February Light

Kathryn Jones

March 2, 2025



This early February morning,

it’s sunny in Texas, warm

after starting out chilly, and

breezy, with windchimes clanging.

Cardinals twitter and chase each other

in the live oak trees. The thermometer

climbs near eighty degrees, tricking me

into thinking winter is almost over.


Last night I saw Venus cozying up

to a crescent moon as Jupiter, Mercury,

Mars, Neptune, Saturn, and Uranus 

whirl on course to align by month’s end. 

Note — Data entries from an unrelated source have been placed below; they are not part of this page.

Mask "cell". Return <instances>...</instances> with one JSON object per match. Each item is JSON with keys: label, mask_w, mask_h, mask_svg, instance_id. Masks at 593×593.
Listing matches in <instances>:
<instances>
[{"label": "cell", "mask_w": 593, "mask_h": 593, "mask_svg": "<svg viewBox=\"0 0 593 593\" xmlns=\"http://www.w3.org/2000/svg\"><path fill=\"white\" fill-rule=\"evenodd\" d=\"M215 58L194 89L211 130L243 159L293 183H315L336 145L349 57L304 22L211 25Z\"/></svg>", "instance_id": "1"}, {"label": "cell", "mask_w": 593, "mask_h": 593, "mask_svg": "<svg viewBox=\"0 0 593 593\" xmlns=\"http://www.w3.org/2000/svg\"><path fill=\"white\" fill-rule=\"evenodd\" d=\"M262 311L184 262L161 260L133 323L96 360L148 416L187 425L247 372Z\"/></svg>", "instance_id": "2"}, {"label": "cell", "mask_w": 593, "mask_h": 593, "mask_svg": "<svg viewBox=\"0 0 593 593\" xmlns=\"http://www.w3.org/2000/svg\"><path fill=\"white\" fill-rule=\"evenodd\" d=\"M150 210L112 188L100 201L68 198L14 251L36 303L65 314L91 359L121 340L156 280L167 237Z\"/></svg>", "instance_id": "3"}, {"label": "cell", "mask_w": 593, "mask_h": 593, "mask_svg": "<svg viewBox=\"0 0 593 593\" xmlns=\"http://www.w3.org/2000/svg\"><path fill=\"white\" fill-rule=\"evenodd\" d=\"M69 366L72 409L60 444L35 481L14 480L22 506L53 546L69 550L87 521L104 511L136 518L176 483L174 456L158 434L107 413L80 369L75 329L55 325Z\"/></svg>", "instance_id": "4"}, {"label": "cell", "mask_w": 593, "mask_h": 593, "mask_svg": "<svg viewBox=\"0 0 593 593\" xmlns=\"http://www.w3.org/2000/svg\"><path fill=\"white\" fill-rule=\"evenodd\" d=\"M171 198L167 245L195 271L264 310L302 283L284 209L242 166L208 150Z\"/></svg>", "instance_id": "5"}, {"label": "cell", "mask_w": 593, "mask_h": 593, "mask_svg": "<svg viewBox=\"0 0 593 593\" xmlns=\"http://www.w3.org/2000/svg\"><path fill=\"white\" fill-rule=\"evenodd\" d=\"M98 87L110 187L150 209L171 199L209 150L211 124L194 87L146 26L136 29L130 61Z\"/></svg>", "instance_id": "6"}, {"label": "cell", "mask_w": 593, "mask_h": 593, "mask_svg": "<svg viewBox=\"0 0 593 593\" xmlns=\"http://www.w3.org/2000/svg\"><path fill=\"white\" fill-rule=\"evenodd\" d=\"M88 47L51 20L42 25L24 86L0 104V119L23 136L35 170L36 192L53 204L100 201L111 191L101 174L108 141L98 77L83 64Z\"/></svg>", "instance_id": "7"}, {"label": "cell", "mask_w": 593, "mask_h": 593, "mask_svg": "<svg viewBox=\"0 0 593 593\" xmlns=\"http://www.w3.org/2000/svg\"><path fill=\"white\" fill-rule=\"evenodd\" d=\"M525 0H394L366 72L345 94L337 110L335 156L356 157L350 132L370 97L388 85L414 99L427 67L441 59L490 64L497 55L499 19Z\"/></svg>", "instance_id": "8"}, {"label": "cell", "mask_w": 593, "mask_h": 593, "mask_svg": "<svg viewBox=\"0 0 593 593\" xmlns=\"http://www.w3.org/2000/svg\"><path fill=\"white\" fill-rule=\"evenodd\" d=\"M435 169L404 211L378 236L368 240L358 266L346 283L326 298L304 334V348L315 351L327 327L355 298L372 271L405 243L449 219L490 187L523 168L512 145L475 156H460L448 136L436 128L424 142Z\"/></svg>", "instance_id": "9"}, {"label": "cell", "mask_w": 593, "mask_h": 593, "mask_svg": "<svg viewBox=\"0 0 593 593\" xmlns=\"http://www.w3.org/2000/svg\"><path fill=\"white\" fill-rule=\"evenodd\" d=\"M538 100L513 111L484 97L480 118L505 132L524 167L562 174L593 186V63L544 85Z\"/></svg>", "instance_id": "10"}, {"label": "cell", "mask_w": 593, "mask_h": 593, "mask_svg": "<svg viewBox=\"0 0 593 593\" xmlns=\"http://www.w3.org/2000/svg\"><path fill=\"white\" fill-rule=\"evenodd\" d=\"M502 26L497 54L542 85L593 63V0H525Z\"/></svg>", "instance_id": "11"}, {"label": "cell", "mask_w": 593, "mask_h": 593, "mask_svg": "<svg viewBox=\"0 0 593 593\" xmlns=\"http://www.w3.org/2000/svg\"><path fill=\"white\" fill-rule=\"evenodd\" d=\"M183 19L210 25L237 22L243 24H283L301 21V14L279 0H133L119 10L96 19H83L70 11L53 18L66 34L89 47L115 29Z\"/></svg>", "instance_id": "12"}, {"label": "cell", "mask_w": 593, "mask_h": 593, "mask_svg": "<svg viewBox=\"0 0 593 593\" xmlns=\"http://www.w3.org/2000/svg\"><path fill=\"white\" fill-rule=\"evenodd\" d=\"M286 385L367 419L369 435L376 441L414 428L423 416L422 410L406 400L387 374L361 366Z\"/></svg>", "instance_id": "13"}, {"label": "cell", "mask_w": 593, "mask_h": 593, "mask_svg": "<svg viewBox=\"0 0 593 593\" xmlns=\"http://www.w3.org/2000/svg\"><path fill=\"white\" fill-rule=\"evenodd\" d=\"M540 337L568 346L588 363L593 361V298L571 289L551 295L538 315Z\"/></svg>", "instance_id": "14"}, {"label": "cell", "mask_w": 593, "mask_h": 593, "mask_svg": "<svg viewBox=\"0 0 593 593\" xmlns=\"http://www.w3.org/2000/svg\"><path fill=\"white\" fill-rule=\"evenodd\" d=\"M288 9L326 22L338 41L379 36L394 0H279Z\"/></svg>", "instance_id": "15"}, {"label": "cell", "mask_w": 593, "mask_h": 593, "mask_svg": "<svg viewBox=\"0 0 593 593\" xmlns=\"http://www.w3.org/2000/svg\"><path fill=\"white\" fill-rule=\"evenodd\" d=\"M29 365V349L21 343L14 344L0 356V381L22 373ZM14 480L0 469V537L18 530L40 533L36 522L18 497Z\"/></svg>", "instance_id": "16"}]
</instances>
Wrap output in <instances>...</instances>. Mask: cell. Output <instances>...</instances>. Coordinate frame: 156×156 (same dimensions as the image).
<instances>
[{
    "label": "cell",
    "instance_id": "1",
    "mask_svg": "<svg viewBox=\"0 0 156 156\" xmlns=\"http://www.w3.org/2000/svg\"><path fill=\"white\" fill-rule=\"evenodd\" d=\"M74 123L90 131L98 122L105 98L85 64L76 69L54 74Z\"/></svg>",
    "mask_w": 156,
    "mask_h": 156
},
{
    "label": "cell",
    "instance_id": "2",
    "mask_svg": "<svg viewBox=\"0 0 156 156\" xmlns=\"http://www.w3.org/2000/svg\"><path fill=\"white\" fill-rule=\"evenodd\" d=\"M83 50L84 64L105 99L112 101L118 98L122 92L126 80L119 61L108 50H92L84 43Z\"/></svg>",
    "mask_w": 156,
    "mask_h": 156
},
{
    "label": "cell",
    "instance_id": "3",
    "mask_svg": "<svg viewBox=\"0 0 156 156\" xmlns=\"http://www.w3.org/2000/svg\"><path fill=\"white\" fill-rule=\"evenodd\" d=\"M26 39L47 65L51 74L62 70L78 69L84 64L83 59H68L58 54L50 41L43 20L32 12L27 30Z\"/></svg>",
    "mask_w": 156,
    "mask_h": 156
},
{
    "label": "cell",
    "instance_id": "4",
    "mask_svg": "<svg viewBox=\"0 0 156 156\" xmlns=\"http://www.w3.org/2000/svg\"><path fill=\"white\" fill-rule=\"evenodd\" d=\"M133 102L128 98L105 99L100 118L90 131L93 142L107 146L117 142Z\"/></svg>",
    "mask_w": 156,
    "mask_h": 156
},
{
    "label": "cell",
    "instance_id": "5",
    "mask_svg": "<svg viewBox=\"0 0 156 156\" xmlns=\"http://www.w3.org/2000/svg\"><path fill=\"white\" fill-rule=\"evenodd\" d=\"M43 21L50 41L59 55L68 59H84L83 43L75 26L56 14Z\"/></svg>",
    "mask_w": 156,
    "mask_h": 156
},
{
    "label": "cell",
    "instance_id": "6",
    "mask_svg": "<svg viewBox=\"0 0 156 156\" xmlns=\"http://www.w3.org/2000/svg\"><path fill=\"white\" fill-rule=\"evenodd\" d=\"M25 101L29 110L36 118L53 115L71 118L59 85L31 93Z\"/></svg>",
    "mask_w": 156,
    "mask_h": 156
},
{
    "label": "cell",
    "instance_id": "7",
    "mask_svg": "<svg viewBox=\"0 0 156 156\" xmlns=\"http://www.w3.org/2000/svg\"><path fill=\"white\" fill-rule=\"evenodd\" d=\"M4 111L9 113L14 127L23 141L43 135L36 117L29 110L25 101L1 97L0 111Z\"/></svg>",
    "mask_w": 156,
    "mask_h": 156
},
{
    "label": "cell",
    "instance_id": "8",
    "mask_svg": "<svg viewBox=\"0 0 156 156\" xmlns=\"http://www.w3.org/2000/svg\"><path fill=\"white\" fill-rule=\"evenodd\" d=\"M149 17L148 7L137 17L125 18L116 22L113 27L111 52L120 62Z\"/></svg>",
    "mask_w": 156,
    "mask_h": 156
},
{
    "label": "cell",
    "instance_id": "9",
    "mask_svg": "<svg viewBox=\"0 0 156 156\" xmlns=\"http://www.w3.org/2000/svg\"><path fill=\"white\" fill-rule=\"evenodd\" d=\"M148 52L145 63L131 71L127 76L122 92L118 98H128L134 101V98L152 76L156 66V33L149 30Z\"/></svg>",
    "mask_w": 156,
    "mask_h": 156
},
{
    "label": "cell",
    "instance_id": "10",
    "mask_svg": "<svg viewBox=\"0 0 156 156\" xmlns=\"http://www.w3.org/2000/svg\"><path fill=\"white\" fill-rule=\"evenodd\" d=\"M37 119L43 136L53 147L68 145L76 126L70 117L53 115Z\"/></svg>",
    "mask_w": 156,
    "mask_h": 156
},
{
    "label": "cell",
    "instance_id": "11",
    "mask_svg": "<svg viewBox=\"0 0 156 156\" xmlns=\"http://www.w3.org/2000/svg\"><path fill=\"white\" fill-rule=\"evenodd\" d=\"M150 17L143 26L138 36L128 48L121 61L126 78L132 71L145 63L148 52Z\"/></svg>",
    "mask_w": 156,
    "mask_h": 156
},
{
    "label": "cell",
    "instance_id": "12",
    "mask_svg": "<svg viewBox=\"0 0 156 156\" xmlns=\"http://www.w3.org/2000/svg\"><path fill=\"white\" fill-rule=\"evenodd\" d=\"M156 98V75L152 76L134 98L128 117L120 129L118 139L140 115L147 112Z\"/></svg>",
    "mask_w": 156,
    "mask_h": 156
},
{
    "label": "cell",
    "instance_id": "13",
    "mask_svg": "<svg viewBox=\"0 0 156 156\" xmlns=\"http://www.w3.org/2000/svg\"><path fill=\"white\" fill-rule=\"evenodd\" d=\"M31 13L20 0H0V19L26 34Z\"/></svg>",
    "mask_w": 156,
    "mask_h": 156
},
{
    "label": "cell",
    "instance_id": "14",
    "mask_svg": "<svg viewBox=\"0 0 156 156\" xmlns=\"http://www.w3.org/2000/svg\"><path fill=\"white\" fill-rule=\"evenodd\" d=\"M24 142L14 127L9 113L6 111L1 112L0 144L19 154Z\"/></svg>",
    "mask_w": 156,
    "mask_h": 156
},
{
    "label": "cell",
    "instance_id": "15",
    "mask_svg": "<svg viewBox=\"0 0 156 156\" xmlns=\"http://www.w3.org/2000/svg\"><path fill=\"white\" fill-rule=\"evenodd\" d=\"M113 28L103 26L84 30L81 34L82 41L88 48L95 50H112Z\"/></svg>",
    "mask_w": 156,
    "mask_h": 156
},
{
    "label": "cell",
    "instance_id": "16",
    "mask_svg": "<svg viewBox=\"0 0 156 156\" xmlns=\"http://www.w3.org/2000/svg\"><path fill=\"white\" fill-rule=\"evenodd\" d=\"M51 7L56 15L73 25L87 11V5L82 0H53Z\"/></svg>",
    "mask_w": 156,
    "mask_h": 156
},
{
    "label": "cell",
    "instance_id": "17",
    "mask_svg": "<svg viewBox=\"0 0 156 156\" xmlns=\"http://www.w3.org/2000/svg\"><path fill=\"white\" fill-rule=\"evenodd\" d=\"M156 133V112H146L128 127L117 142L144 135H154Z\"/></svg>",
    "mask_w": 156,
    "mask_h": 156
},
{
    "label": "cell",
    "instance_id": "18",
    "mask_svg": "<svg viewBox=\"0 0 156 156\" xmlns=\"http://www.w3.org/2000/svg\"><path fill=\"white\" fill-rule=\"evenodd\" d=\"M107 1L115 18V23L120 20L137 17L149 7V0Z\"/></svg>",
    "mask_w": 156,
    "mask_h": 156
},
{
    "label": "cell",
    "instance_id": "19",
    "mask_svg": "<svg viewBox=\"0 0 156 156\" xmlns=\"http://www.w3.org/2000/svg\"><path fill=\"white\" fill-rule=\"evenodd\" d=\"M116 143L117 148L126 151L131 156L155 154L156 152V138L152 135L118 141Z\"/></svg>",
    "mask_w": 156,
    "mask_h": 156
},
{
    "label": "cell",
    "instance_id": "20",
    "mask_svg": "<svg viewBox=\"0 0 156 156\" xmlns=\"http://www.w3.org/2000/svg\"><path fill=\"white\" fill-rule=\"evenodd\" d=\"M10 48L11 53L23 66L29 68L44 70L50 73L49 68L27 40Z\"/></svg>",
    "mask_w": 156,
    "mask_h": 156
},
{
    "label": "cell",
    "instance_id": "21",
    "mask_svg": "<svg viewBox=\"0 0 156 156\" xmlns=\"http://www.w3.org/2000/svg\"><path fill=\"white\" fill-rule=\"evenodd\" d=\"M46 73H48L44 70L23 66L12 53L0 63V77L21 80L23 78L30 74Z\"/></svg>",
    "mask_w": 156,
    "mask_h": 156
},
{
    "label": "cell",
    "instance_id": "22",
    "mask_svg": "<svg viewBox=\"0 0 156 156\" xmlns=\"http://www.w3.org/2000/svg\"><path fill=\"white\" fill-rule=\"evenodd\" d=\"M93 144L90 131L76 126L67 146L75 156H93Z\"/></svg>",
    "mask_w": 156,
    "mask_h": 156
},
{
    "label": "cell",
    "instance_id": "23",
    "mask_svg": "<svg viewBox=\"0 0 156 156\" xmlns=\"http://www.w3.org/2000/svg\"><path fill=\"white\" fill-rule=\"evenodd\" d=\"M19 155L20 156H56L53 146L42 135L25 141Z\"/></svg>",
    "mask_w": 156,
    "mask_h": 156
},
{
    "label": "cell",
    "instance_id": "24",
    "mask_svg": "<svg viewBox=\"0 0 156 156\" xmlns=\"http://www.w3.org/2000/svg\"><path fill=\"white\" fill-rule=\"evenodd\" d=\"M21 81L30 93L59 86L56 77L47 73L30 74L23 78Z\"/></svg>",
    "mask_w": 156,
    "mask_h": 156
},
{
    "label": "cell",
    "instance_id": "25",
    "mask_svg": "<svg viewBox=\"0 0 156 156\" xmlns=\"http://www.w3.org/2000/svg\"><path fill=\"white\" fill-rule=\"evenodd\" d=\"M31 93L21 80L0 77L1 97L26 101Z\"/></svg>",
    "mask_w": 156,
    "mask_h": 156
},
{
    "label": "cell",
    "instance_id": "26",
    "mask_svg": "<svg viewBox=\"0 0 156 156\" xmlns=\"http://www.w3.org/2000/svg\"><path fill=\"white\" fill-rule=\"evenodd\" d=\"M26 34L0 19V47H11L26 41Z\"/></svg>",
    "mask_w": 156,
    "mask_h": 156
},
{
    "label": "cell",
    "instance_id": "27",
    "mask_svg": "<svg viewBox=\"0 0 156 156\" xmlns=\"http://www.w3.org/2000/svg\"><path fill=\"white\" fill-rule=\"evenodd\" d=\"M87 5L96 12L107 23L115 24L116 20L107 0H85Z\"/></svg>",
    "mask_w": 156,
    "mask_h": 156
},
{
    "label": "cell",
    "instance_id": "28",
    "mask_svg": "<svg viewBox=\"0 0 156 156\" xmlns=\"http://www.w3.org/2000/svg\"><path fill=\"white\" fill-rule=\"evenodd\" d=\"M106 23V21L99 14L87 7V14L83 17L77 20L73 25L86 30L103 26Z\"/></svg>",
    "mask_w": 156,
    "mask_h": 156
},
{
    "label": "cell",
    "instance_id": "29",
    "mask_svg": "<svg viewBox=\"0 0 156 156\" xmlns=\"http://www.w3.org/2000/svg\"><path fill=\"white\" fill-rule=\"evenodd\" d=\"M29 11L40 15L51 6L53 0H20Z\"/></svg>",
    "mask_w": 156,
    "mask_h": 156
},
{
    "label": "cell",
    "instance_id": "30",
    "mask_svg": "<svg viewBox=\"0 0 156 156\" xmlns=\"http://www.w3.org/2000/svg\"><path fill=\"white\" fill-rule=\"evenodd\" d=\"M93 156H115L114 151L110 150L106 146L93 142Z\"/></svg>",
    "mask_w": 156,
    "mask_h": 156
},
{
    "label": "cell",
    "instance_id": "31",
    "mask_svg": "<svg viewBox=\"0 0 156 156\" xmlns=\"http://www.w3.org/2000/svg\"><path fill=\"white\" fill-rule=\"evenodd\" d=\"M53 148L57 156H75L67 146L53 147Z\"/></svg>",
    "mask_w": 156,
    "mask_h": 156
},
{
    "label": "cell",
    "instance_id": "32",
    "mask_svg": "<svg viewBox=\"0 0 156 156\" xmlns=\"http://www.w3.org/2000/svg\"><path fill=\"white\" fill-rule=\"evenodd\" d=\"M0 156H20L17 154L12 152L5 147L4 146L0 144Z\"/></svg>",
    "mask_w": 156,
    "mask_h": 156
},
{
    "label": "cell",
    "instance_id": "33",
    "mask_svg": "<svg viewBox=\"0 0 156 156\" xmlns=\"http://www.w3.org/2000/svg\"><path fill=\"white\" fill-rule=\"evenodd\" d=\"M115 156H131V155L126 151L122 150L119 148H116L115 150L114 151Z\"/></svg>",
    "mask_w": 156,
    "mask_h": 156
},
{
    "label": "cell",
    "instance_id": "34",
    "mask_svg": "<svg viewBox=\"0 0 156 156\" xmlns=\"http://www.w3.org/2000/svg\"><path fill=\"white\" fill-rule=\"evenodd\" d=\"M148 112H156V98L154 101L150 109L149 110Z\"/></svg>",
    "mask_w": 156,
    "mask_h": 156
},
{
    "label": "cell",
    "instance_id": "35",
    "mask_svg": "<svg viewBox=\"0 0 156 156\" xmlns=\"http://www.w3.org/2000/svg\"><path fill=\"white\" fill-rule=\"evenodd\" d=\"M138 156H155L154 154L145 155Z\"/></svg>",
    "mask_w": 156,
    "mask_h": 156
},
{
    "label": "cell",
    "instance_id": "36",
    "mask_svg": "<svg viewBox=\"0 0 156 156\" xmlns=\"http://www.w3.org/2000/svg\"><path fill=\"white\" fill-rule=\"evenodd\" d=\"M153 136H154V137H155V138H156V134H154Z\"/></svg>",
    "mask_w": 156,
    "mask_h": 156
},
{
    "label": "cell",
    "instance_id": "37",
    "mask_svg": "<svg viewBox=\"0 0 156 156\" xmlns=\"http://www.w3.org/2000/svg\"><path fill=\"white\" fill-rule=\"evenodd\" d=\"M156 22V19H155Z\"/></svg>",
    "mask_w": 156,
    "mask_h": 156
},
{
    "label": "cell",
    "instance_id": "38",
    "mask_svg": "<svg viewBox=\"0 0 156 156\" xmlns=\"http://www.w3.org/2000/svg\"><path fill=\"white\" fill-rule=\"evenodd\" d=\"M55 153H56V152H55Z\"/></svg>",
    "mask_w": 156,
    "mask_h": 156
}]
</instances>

Texas Bluebonnets’ star-shaped leaves

and the tips of slender daffodils poke up

out of the brown ground as if to ask, 

“Is it safe to come out yet?”


February is a month of hope before

March’s icy ides remind me that

winter is not done with us.

Today, though, I bask in sunlight and

tonight, moonlight and starlight, 

and their reassurance that there’s already

less darkness in the world and 

more light on the way.  

Kathryn Jones is a poet, journalist, and essayist whose work has been published in The New York Times, Texas Monthly, Texas Highways, and the Texas Observer. Her poetry has appeared in numerous literary journals and anthologies, including TexasPoetryAssignment.com, Unknotting the Line: The Poetry in Prose (Dos Gatos Press, 2023), Lone Star Poetry (Kallisto Gaia Press, 2023), The Senior Class: 100 Poets on Aging  (Lamar University Literary Press, 2024); and in her chapbook, An Orchid’s Guide to Life (Finishing Line Press, 2024), and the forthcoming collection The Solace of Wild Places (Lamar University Literary Press, 2025). She was inducted into the Texas Institute of Letters in 2016 and lives on a ranch near Glen Rose, Texas.